Now, nothing is wrong if it is that you believe that you as an individual has a legacy that is going to suit the greater good, because in the long run, that is what being President of any nation should be about. But of the four horses left in the race, Mitt Romney, Newt Gingrich, Rick Santorum and Ron Paul, there is only one – and currently the last in the pack – that impresses me in any way. Or as Colbert himself put it in a recent interview,
“I really like Ron Paul. The guy is intellectually consistent. He absolutely — he says the same thing he said on Monday that he said on Sunday. He doesn’t change with the winds. That’s admirable.”
And he’s right. Now, I may not agree with many things that Ron Paul has said. For example, he believes in cutting U.S. foreign aid to zero, and then slowly rebuilding from there. As someone who has seen the overwhelming positive effects of properly managed foreign aid – and who can reasonably gauge the consequences of the absence of such aid – this is not something I can agree with or even acknowledge there being any practicality to.
And while I get the gist of some of his views on the excesses of the Civil Rights legislation, in that they are contradictory to his libertarian values – small government, freedom of speech, individual liberty, ethics and morality as things you can encourage and foster but not legislate – there are certain pronouncements of his, particular from the early nineties which border on racism.
That said, Paul has been brave enough and gutsy enough to defend his apparently extremist positions with the same consistency and passion as he has presented his mostly sane and reasoned convictions, qualities that I expect in what I conceive of as the ideal politician; and this is something absent in people like Romney, Gingrich and Santorum.

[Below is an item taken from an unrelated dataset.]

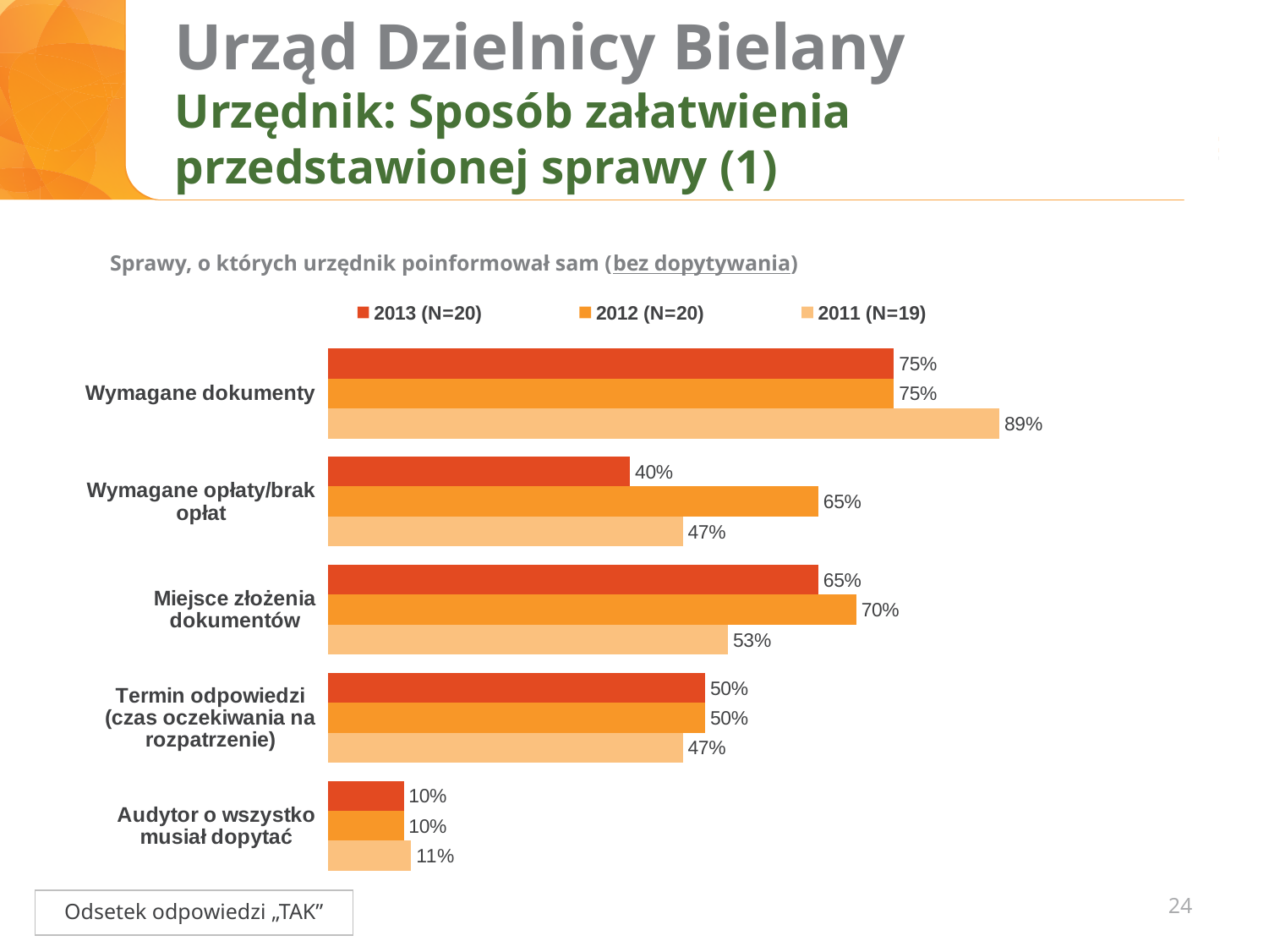
How many series does the legend list? 3 What is the value for Termin odpowiedzi (czas oczekiwania na rozpatrzenie) in the 2011 (N=19) series? 47% What is the value for Wymagane dokumenty in the 2013 (N=20) series? 75% What kind of chart is shown on the slide? Bar chart Which is larger for Miejsce złożenia dokumentów: the 2012 (N=20) value or the 2011 (N=19) value? 2012 (N=20) What is the value for Wymagane opłaty/brak opłat in the 2012 (N=20) series? 65% What is the value for Miejsce złożenia dokumentów in the 2011 (N=19) series? 53% How many categories are shown on the chart? 5 What is the subtitle printed above the chart? Sprawy, o których urzędnik poinformował sam (bez dopytywania) Which category has the highest value in the 2011 (N=19) series? Wymagane dokumenty What is the difference between the 2012 (N=20) and 2013 (N=20) values for Wymagane opłaty/brak opłat? 25% Which category has the lowest value in the 2013 (N=20) series? Audytor o wszystko musiał dopytać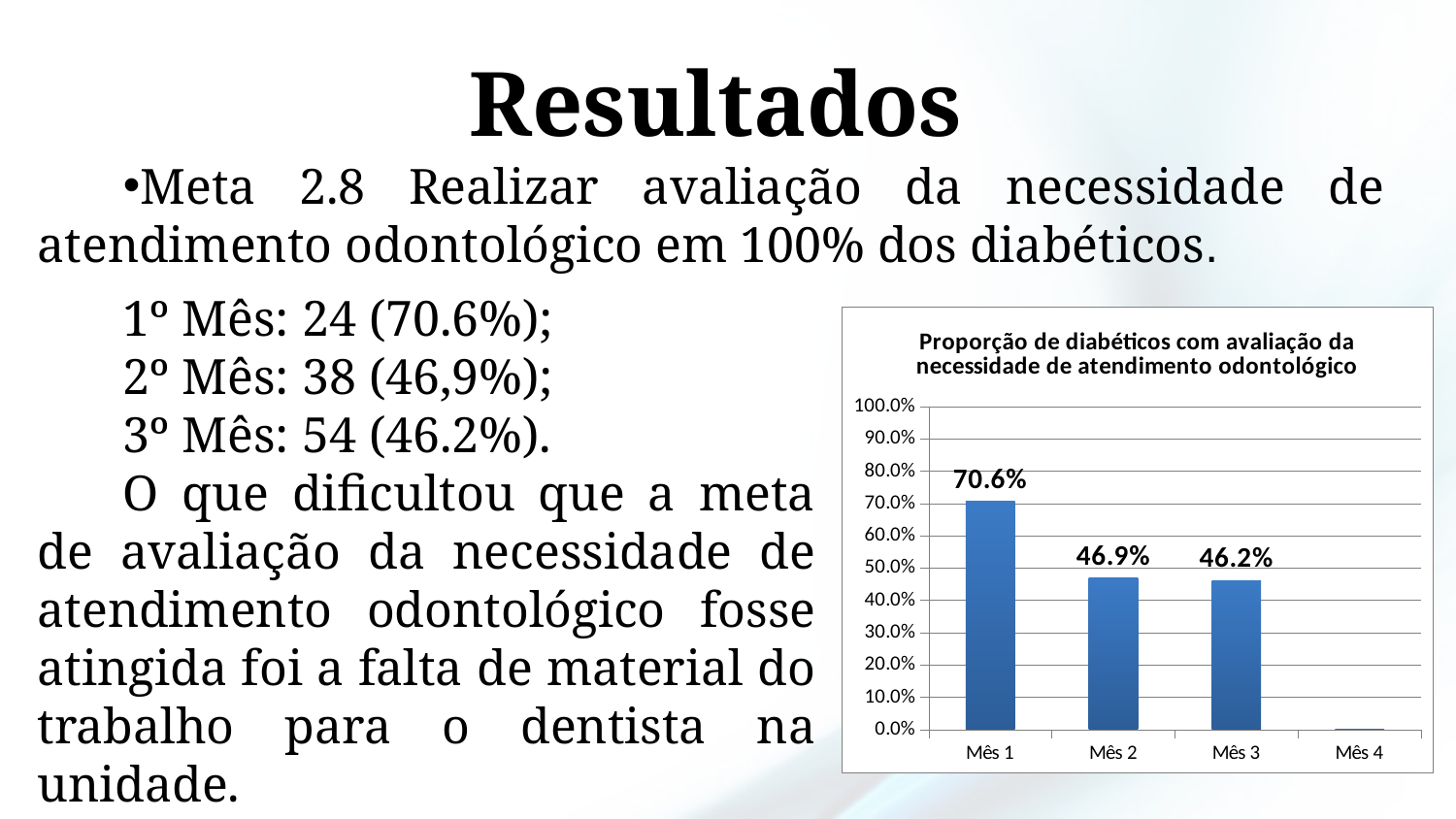
Which is larger, the value for Mês 2 or the value for Mês 3? Mês 2 Is the value for Mês 3 greater or less than 50.0%? less What is the value for Mês 1 in the chart? 70.6% What kind of chart is shown on the slide? Bar chart What is the value for Mês 3 in the chart? 46.2% What is the difference between the values for Mês 1 and Mês 2? 23.7 percentage points What is the difference between the values for Mês 1 and Mês 3? 24.4 percentage points How many categories are shown on the x axis of the chart? 4 What is the title of the chart? Proporção de diabéticos com avaliação da necessidade de atendimento odontológico Is the value for Mês 1 greater or less than 60.0%? greater Which month has the highest proportion in the chart? Mês 1 What is the value for Mês 2 in the chart? 46.9%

In closing, while my support for Barack Obama’s incumbency is unwavering, I believe that a man is defined by the quality of his opponents, and the arena in which he operates. With Romney and Gingrich – the two front runners of the Republican primaries – already shamelessly using (or not objecting to) their respective Super PACs viciously attacking each other as well as the Obama administration, with less and less policy and an increasingly inflammatory rhetoric, I can’t help but wish that Obama would – in the interest of American democracy, which has often been seen as a beacon for democracy elsewhere – end up facing a reasoned and honourable Ron Paul than any of the other choices.
At this point, with Paul being a consistent and close third place candidate behind Gingrich and Romney in primary after primary, I suppose that the best scenario would be for him to emerge, as the primaries come to end, as a third force to negotiate with in order for a clear victor to emerge. That way, we can have a Republican candidacy that benefits from an infusion of Paul’s good sense and decency, and a tempering of the sort of belligerent and often deficient rhetoric that has been coming out the campaigns of the two front-runners.